Among the entries below, find the lines that hold the word "weight" and report them.

(PROVIDED INFORMATION)

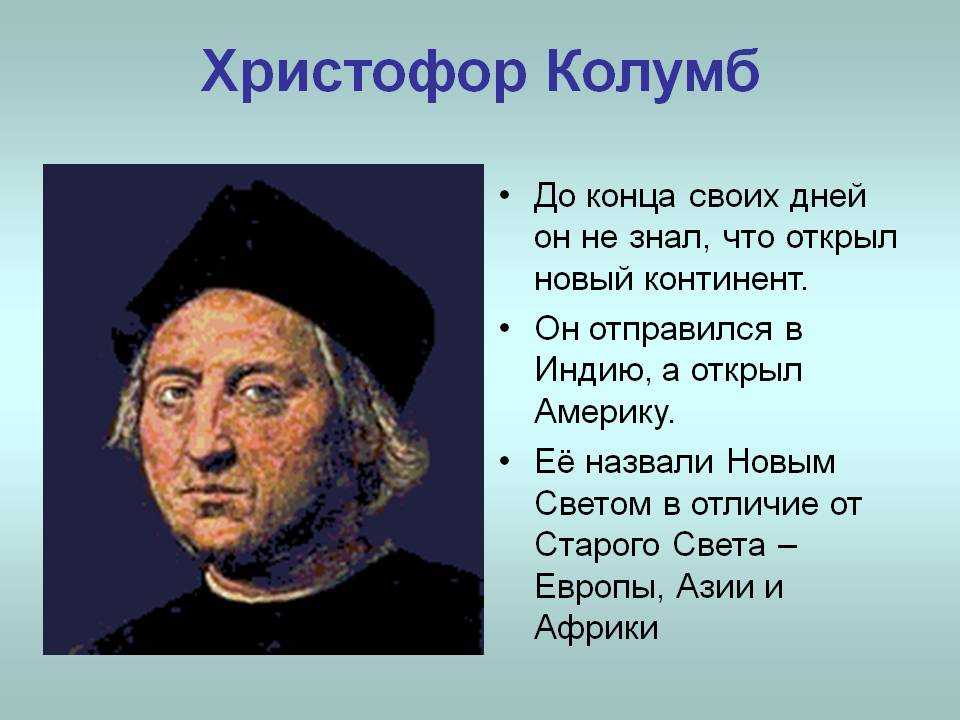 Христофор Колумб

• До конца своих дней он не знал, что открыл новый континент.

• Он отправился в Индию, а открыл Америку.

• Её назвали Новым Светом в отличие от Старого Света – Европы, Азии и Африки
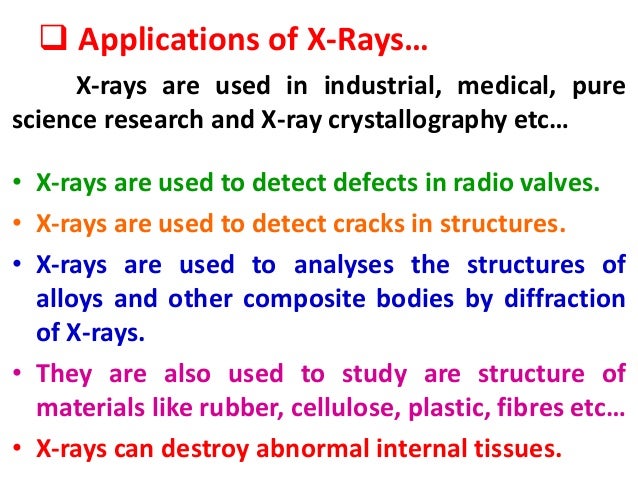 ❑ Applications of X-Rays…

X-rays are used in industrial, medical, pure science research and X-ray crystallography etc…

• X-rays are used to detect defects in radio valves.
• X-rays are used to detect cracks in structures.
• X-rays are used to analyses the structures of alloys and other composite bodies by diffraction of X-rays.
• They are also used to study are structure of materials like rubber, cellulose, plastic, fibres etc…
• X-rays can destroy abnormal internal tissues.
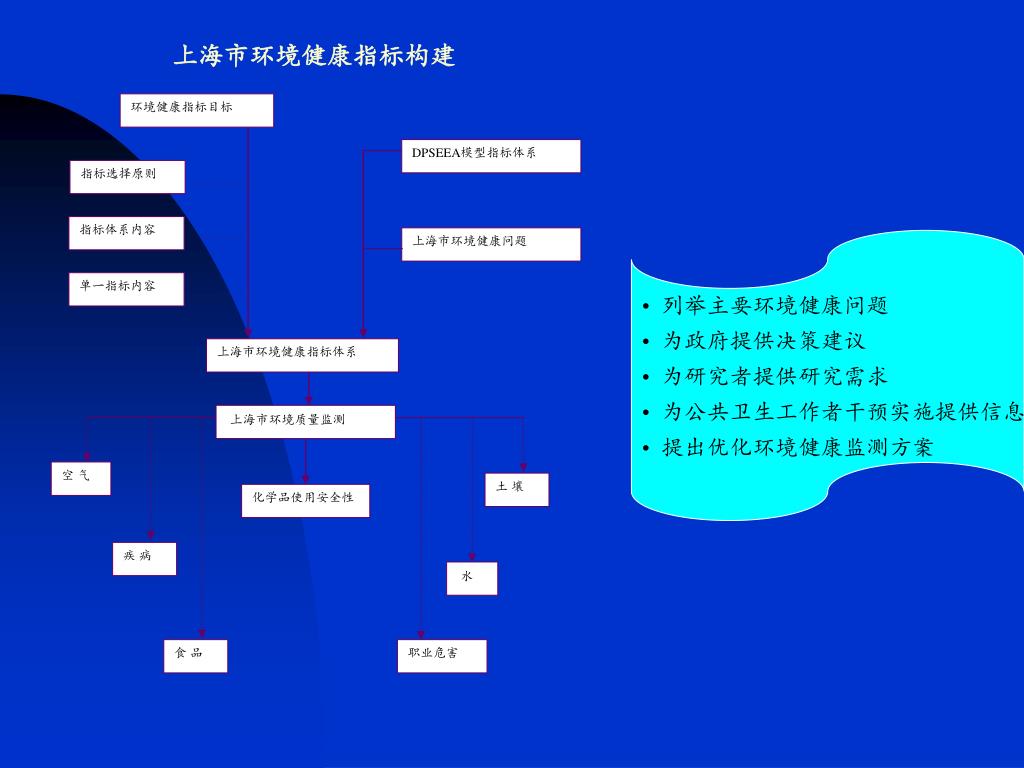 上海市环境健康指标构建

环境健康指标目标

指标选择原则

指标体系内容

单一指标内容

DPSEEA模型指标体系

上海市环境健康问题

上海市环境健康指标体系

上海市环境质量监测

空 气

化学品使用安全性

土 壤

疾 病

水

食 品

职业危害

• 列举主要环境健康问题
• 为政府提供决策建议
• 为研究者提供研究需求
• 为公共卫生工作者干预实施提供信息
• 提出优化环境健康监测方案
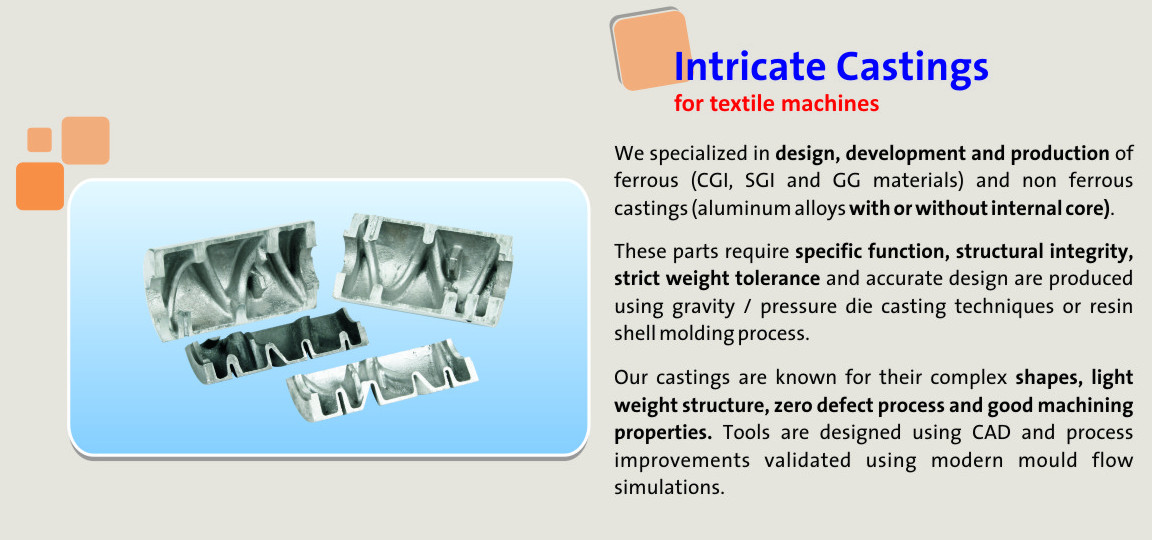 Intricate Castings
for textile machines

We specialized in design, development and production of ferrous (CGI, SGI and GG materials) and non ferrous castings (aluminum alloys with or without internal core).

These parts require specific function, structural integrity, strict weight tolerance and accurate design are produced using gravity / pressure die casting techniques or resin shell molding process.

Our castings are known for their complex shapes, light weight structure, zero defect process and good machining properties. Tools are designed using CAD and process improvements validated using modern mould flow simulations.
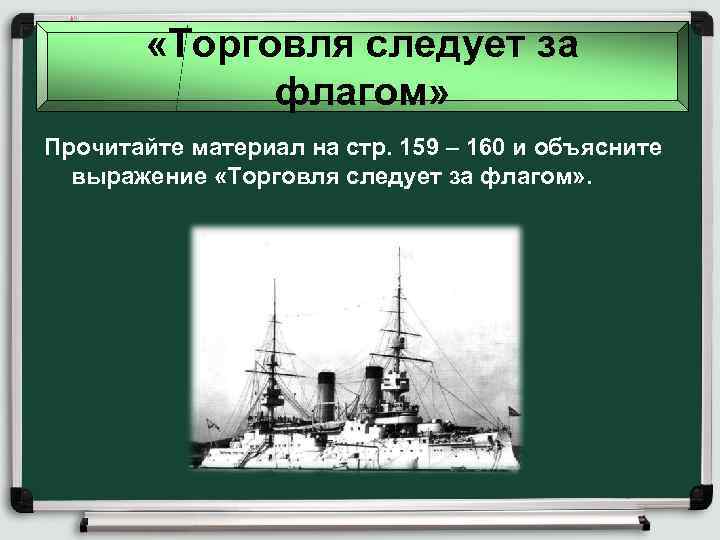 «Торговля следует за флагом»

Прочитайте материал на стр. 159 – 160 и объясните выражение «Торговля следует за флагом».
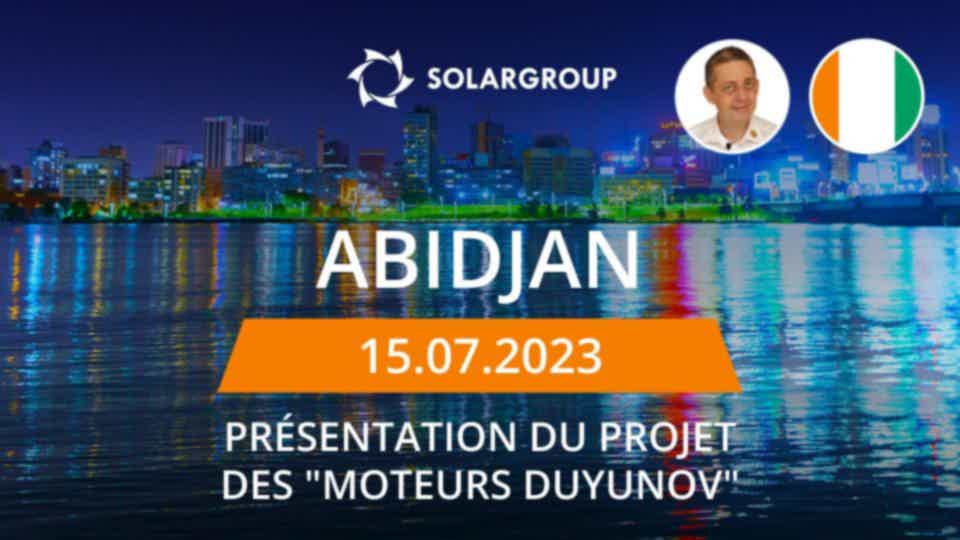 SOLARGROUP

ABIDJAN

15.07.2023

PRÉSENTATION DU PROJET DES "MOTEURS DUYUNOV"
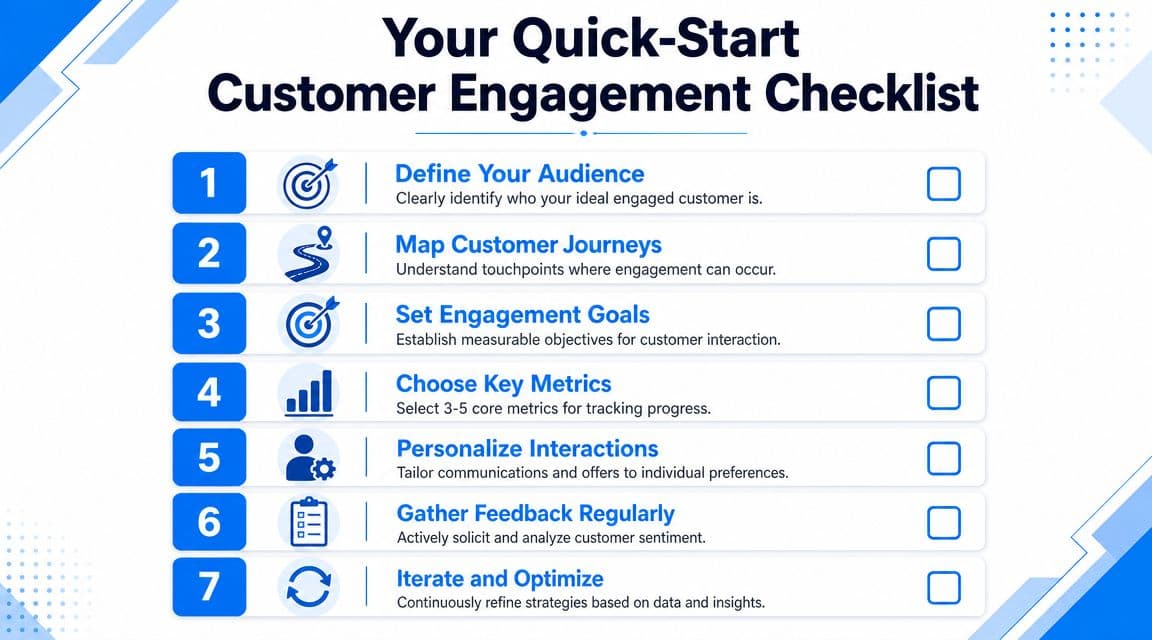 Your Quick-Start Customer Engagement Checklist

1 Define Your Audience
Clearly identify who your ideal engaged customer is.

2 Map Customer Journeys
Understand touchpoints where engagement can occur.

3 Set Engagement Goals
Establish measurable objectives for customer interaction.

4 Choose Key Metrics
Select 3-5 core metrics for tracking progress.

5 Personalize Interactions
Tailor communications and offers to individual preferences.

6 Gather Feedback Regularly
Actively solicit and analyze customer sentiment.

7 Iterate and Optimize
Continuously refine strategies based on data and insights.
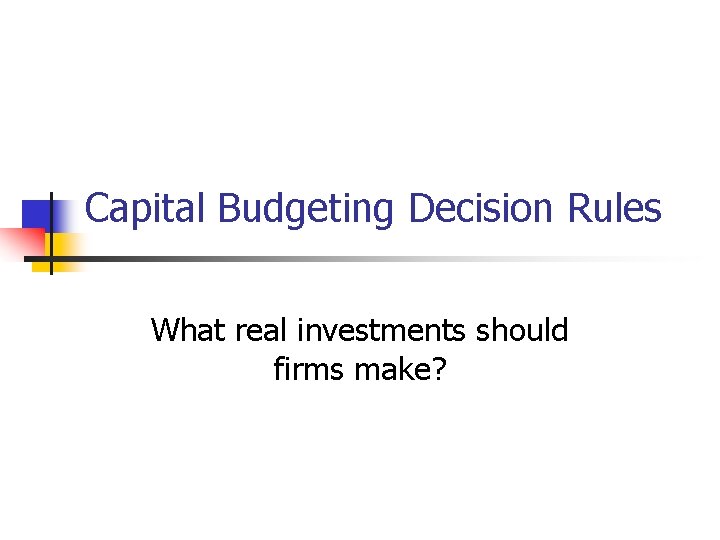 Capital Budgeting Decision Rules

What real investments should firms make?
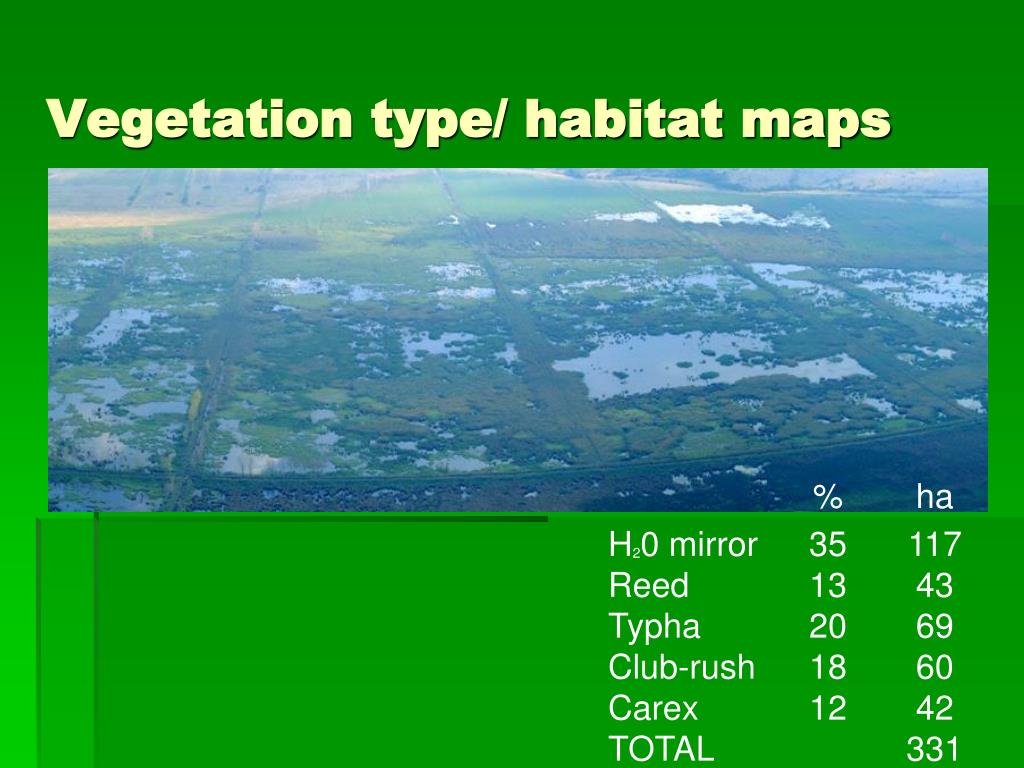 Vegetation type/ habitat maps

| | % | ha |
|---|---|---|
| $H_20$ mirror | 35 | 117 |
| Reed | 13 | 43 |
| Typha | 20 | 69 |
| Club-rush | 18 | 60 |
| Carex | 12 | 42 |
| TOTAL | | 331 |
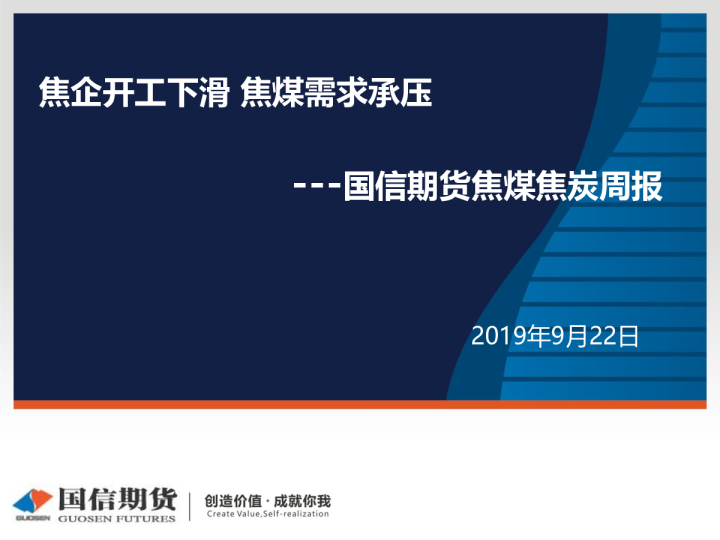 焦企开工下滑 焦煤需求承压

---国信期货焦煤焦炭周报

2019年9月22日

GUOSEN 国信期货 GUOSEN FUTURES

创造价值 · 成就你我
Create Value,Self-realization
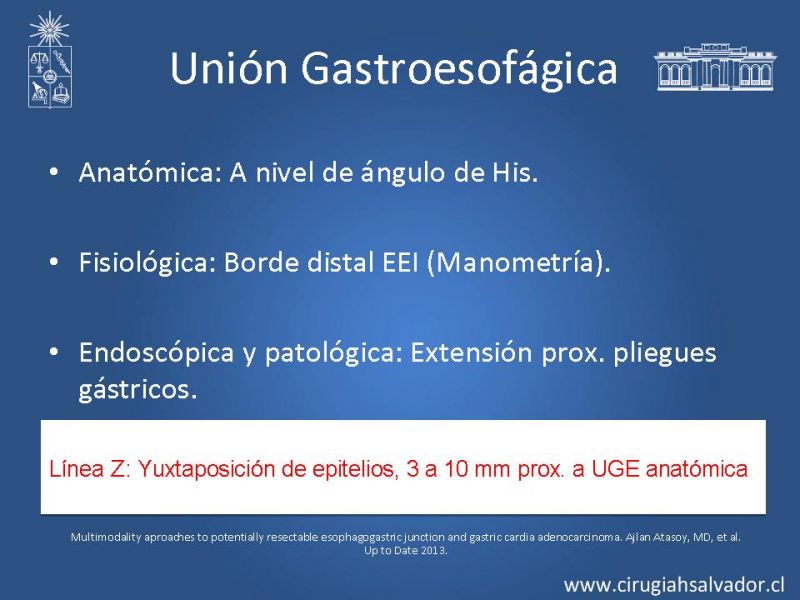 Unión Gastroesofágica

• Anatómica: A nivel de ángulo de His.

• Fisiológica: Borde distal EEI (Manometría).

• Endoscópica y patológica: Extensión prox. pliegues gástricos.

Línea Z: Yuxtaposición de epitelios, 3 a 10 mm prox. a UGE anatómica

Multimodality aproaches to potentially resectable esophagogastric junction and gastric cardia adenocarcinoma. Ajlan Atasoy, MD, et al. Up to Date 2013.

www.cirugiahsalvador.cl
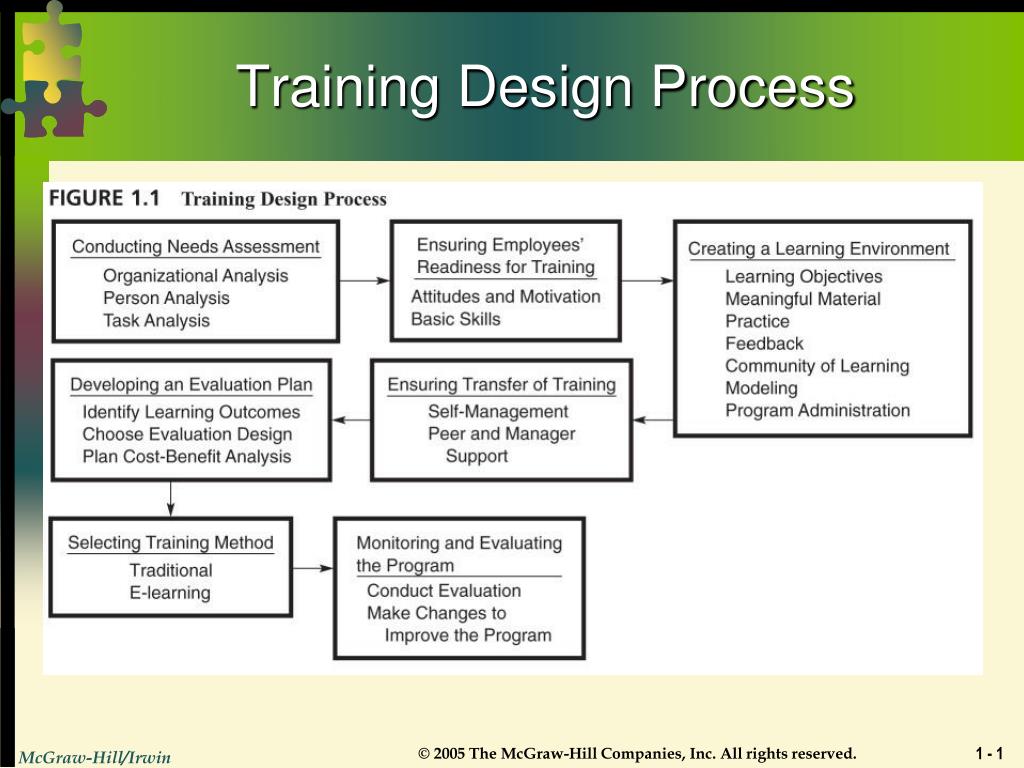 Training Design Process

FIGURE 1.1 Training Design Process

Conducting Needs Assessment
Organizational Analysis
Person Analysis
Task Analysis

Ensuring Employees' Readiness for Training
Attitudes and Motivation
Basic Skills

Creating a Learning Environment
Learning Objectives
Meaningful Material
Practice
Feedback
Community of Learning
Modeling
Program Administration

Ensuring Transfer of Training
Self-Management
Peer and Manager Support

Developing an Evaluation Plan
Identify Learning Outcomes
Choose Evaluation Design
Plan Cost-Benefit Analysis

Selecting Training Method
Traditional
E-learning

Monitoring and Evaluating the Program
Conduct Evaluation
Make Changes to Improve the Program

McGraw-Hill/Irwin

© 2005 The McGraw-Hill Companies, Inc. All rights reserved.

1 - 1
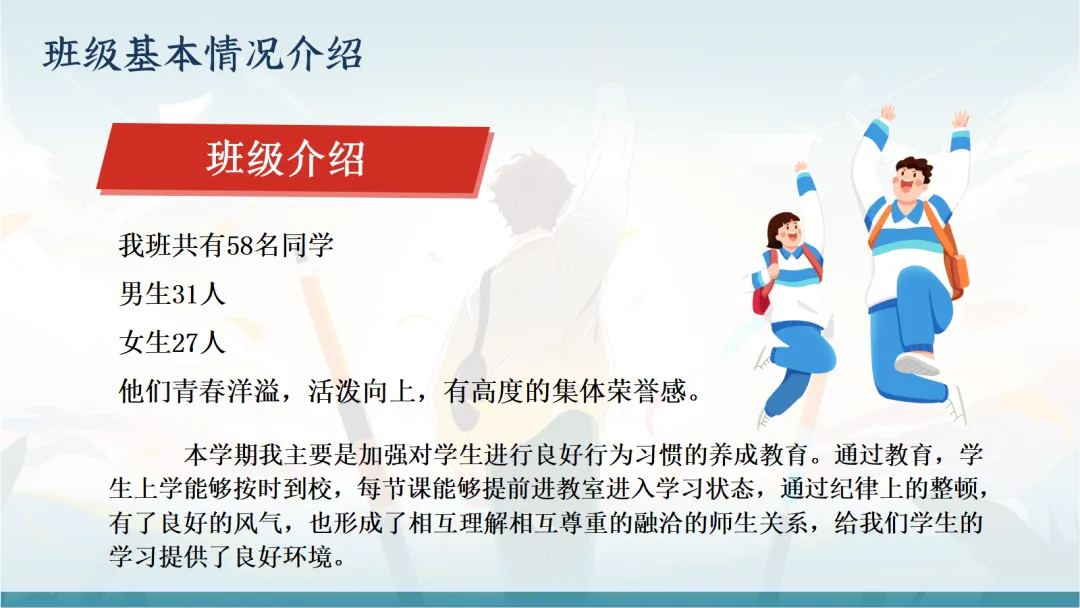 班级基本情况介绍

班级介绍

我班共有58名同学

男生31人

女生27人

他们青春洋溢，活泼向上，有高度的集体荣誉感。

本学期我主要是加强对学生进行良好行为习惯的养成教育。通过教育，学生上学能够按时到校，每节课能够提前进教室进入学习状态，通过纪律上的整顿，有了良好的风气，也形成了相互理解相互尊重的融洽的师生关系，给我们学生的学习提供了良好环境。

(End PROVIDED INFORMATION)

> [ANSWER TO THIS PROBLEM]
These parts require specific function, structural integrity, strict weight tolerance and accurate design are produced using gravity / pressure die casting techniques or resin shell molding process.
Our castings are known for their complex shapes, light weight structure, zero defect process and good machining properties. Tools are designed using CAD and process improvements validated using modern mould flow simulations.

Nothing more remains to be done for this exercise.